An idea to consider (which may have been proposed already) is to write a *no copy metadata* entry into extras when writing copy metadata to the changelog. If we did things this way, a new client could know definitively that no copy metadata is available and to not fall back to reading from the filelogs. I haven't fully thought this through, but that should provide better compatibility between older and newer clients. Obviously the tradeoff is you could have a mixed repo (some changesets wouldn't have copy metadata in changelog) and you would need to duplicate copy metadata across changelog and filelogs to maintain compatibility. Something to contemplate...

I support experimenting with putting copy metadata in the changelog. And the patches before this one did a lot of work to allow copy metadata to be read from alternate sources, which is great, since it can allow flexibility in the future (think copy caches, copy modifications outside of a commit, etc).

Yes, Pierre-Yves and Georges wanted to work on adding them to a cache. As you hint at, that would also allow copy detection to be run at a later point to update the cache. And yes, the previous patches should have decoupled the algorithms from the storage well (the new assumption is that we can cheaply get copy metadata for a whole changeset).

I haven't looked at all these patches in detail, but it seems to me there should be a repo requirement in the case(s) where (all) copy metadata is not in the filelogs. Without a repo requirement, an old client may attempt to open a repo and not be able to find the copy metadata. It is OK to duplicate copy metadata in the changelog and have newer clients use copy metadata from the changelog if it is available. But if all copy metadata isn't available in the filelogs, there needs to be a requirement to lock out old clients.

I had considered that, but figured that copy information isn't essential enough to warrant a repo requirement. But I agree with your next paragraph.

That being said, we may want to be aggressive than this!
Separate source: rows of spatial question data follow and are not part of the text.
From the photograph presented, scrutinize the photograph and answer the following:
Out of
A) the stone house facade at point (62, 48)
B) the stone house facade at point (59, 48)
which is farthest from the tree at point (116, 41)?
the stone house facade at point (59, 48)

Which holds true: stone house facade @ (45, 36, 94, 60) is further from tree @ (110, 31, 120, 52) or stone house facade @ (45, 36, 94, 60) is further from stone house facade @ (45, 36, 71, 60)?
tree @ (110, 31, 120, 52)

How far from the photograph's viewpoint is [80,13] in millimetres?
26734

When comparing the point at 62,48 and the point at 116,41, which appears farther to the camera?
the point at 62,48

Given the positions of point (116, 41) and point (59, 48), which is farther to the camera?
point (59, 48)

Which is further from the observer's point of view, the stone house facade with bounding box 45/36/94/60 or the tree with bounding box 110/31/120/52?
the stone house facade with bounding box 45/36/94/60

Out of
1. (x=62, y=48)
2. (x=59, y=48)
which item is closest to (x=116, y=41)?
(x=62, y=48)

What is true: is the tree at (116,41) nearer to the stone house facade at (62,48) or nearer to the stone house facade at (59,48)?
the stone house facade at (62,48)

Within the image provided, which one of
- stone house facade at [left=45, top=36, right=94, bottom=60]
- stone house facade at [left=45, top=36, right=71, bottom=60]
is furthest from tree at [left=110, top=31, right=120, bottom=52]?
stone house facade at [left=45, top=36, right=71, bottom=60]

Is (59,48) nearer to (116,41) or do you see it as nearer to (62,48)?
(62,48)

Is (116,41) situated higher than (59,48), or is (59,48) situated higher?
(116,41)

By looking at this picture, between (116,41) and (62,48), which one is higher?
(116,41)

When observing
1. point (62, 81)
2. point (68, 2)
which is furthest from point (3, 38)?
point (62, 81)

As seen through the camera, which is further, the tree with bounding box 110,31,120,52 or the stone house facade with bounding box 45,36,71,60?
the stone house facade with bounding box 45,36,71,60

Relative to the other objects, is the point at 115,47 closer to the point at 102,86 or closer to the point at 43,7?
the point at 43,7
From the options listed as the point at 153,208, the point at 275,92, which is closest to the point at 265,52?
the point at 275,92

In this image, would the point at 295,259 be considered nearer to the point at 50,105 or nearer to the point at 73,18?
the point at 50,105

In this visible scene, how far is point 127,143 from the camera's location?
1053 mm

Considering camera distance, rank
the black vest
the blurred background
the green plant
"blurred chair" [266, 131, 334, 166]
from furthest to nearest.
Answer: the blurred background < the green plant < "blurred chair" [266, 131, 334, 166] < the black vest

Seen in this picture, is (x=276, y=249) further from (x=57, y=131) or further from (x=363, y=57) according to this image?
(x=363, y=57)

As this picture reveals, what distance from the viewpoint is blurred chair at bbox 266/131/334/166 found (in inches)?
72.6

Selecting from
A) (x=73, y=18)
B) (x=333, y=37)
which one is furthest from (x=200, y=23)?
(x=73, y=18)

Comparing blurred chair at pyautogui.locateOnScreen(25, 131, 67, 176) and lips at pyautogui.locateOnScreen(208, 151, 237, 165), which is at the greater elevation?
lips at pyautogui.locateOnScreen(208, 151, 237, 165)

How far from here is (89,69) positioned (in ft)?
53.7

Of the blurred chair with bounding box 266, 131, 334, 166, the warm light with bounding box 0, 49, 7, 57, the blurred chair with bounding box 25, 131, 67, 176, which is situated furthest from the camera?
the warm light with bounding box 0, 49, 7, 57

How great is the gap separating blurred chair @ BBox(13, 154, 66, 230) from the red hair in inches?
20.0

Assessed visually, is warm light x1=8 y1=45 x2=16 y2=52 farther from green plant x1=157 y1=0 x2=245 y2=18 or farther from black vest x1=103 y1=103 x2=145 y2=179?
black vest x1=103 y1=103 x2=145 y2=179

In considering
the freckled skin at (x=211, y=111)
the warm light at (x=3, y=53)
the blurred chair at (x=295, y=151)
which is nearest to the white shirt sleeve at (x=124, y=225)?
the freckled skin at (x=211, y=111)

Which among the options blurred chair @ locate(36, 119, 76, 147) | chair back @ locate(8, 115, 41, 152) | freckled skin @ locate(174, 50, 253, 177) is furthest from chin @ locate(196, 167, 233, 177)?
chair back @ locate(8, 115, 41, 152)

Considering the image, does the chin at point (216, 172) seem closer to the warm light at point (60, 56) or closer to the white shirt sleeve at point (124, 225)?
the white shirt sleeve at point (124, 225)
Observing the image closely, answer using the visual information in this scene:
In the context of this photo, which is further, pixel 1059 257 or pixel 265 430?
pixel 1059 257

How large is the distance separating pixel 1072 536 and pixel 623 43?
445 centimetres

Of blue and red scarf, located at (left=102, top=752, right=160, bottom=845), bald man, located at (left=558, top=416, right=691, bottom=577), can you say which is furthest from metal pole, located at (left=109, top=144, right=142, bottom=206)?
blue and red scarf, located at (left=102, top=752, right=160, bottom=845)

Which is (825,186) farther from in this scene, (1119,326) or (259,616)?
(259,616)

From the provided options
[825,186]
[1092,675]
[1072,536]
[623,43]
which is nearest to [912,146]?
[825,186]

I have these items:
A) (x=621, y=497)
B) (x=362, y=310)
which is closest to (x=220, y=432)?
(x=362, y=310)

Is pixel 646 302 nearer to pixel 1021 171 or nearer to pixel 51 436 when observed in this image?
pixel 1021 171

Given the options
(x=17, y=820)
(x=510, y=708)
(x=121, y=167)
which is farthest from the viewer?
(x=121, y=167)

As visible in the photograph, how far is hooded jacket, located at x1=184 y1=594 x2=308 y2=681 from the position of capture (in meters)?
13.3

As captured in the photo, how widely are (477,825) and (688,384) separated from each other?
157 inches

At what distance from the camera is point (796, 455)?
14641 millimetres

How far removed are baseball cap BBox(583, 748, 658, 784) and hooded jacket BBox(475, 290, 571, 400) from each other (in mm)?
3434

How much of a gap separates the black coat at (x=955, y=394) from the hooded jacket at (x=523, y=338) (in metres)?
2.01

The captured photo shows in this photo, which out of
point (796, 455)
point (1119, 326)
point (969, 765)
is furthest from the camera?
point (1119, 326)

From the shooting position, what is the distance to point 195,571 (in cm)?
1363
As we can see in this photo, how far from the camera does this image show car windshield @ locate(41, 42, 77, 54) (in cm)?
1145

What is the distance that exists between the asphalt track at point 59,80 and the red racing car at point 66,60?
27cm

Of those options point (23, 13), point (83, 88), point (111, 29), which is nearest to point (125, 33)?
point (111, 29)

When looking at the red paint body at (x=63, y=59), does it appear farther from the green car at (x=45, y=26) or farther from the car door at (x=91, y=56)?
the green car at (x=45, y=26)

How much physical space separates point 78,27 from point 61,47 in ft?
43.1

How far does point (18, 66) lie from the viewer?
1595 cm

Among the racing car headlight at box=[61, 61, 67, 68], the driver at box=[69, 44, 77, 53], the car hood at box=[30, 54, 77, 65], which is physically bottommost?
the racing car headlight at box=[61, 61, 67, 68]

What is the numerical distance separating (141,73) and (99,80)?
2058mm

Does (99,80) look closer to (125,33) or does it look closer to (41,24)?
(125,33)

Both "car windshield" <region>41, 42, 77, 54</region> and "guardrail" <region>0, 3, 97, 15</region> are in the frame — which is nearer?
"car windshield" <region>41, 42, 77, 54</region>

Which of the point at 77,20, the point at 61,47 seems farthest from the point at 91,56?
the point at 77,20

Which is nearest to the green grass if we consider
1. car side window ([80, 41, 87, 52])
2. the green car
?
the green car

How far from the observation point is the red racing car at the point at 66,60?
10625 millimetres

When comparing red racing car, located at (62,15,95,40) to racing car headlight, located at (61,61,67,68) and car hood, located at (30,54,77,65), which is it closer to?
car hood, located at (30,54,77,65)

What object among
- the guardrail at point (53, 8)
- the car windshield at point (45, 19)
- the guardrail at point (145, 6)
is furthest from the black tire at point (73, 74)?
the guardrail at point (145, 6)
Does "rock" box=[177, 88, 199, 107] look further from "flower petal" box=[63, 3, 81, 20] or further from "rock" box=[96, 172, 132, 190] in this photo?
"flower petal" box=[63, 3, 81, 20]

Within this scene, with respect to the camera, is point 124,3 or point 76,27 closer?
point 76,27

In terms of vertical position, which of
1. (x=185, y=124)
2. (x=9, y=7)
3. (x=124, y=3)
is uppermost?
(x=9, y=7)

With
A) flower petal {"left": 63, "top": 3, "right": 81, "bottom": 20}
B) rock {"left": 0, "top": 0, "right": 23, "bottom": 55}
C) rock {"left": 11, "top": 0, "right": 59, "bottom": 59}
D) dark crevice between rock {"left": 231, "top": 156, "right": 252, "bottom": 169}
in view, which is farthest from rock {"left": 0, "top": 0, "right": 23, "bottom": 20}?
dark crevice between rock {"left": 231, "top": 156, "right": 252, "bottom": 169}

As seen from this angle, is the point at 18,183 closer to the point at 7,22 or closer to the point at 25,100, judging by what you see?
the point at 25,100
If a new client is writing copy metadata to filelogs and the changelog, an old client may commit to the repo with the copy metadata just in the filelogs. I'm not sure about the code behavior, but presumably a new client configured to use changelog copy metadata would forego reading the filelog metadata since it is expecting to read it from the changelog. This could result in a new client missing copy metadata written by an old client. So we would need a repo requirement to lock out old clients from writing to the repo.

That's still not a disaster, but I agree that it still seems better to lock them out.

Then there's the wire protocol aspect. How does the copy metadata writing setting get propagated to the client? If it fails to get propagated, it is a similar situation to the local repo situation. Again, there needs to be some kind of requirement/capability detection here and the server setting needs to find its way to the client or else bad things can happen.

Good point!

Anyway, this is exciting work! It is still an experimental feature, so the implementation doesn't have to be perfect. But we will need to cross the repo requirements/capabilities bridge at some point. Can't wait to see the benefits of this work!

An idea to consider (which may have been proposed already) is to write a *no copy metadata* entry into extras when writing copy metadata to the changelog. If we did things this way, a new client could know definitively that no copy metadata is available and to not fall back to reading from the filelogs. I haven't fully thought this through, but that should provide better compatibility between older and newer clients. Obviously the tradeoff is you could have a mixed repo (some changesets wouldn't have copy metadata in changelog) and you would need to duplicate copy metadata across changelog and filelogs to maintain compatibility. Something to contemplate...

That's actually what I did initially, and context._copies() is still written to work that way (not consult filelogs if an empty p1copies entry was recorded in the changeset), but I haven't added a mode where we write empty entries. I should do that. Thanks for pointing that out.